- **Information provided**:
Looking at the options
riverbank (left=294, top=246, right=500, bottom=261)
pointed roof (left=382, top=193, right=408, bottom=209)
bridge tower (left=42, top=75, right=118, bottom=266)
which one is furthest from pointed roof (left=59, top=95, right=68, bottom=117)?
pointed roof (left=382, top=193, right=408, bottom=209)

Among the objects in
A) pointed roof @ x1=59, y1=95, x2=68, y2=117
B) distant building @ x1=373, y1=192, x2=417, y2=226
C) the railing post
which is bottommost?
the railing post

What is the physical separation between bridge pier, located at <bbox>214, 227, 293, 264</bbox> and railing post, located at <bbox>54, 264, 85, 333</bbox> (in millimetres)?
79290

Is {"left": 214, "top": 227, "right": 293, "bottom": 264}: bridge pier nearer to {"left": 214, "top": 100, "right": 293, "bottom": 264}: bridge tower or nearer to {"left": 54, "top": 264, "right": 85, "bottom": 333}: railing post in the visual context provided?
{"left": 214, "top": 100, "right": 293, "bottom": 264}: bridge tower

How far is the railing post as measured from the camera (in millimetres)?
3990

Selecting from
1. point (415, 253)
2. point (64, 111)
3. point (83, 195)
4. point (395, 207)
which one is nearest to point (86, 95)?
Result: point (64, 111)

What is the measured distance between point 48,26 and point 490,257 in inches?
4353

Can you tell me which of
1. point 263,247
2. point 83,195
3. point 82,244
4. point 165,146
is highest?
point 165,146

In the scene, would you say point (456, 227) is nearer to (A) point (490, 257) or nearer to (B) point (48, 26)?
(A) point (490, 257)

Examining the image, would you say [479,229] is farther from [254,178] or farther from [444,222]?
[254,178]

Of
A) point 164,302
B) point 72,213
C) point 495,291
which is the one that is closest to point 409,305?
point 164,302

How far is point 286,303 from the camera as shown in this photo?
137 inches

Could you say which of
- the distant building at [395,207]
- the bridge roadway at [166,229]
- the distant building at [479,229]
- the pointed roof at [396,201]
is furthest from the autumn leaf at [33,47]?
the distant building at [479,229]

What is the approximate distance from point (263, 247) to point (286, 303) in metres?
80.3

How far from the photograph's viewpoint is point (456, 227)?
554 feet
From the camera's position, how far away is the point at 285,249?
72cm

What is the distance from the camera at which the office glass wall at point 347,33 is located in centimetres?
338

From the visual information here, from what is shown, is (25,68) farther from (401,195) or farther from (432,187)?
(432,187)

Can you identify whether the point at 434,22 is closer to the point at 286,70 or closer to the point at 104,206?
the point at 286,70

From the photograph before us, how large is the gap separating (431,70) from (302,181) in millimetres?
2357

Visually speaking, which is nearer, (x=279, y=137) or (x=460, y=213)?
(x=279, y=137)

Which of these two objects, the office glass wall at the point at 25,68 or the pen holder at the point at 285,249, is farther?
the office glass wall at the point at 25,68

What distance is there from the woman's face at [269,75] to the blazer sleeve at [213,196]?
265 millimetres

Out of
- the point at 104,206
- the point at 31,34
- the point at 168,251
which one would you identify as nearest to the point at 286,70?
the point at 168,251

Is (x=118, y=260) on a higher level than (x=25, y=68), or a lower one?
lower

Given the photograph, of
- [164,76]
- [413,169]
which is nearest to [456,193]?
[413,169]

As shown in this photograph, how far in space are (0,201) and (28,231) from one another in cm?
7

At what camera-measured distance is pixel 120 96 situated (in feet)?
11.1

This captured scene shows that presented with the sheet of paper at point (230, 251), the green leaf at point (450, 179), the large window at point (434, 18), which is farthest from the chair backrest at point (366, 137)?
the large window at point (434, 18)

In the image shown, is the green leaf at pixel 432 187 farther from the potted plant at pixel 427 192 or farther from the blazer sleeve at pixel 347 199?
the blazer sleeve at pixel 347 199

- **Direction**: Rewrite all of the data above, replacing "bridge pier" with "bridge pillar" everywhere it occurs and leaving everything else unchanged.

- **Answer**:
Looking at the options
riverbank (left=294, top=246, right=500, bottom=261)
pointed roof (left=382, top=193, right=408, bottom=209)
bridge tower (left=42, top=75, right=118, bottom=266)
which one is furthest from pointed roof (left=59, top=95, right=68, bottom=117)?
pointed roof (left=382, top=193, right=408, bottom=209)

Among the objects in
A) pointed roof @ x1=59, y1=95, x2=68, y2=117
B) distant building @ x1=373, y1=192, x2=417, y2=226
C) the railing post
which is bottommost?
the railing post

What is the physical separation between bridge pillar, located at <bbox>214, 227, 293, 264</bbox> and railing post, located at <bbox>54, 264, 85, 333</bbox> (in millimetres)?
79290

Is {"left": 214, "top": 227, "right": 293, "bottom": 264}: bridge pillar nearer to {"left": 214, "top": 100, "right": 293, "bottom": 264}: bridge tower or nearer to {"left": 54, "top": 264, "right": 85, "bottom": 333}: railing post in the visual context provided?
{"left": 214, "top": 100, "right": 293, "bottom": 264}: bridge tower

How far is the railing post as measured from the camera (in millimetres)?
3990

Selecting from
1. point (415, 253)
2. point (64, 111)
3. point (83, 195)
4. point (395, 207)
which one is nearest to point (86, 95)?
Result: point (64, 111)

What is the measured distance between point 48,26 and point 490,257 in inches?
4353

Can you tell me which of
1. point 263,247
2. point 83,195
3. point 82,244
4. point 165,146
is highest?
point 165,146

In the scene, would you say point (456, 227) is nearer to (A) point (490, 257) or nearer to (B) point (48, 26)?
(A) point (490, 257)

Examining the image, would you say [479,229] is farther from [254,178] or farther from [444,222]?
[254,178]

Of
A) point 164,302
B) point 72,213
C) point 495,291
which is the one that is closest to point 409,305?
point 164,302

How far is point 286,303 from the camera as shown in this photo?
137 inches

Could you say which of
- the distant building at [395,207]
- the bridge roadway at [166,229]
- the distant building at [479,229]
- the pointed roof at [396,201]
is furthest from the autumn leaf at [33,47]?
the distant building at [479,229]

What is the approximate distance from point (263, 247) to point (286, 303) in metres?
80.3

How far from the photograph's viewpoint is point (456, 227)?
554 feet
From the camera's position, how far away is the point at 285,249?
72cm

What is the distance from the camera at which the office glass wall at point 347,33 is located in centimetres?
338

From the visual information here, from what is shown, is (25,68) farther from (401,195) or farther from (432,187)?
(432,187)

Can you identify whether the point at 434,22 is closer to the point at 286,70 or closer to the point at 104,206?
the point at 286,70

From the photograph before us, how large is the gap separating (431,70) from (302,181) in millimetres?
2357

Visually speaking, which is nearer, (x=279, y=137) or (x=460, y=213)?
(x=279, y=137)

Which of these two objects, the office glass wall at the point at 25,68 or the pen holder at the point at 285,249, is farther?
the office glass wall at the point at 25,68

What distance is there from the woman's face at [269,75] to the blazer sleeve at [213,196]?
265 millimetres

Out of
- the point at 104,206
- the point at 31,34
- the point at 168,251
which one would you identify as nearest to the point at 286,70?
the point at 168,251

Is (x=118, y=260) on a higher level than (x=25, y=68), or a lower one?
lower

Given the photograph, of
- [164,76]
- [413,169]
which is nearest to [456,193]?
[413,169]

As shown in this photograph, how far in space are (0,201) and (28,231) from one another in cm?
7

At what camera-measured distance is pixel 120 96 situated (in feet)?
11.1

This captured scene shows that presented with the sheet of paper at point (230, 251), the green leaf at point (450, 179), the large window at point (434, 18), which is farthest from the chair backrest at point (366, 137)?
the large window at point (434, 18)

In the image shown, is the green leaf at pixel 432 187 farther from the potted plant at pixel 427 192 or farther from the blazer sleeve at pixel 347 199?
the blazer sleeve at pixel 347 199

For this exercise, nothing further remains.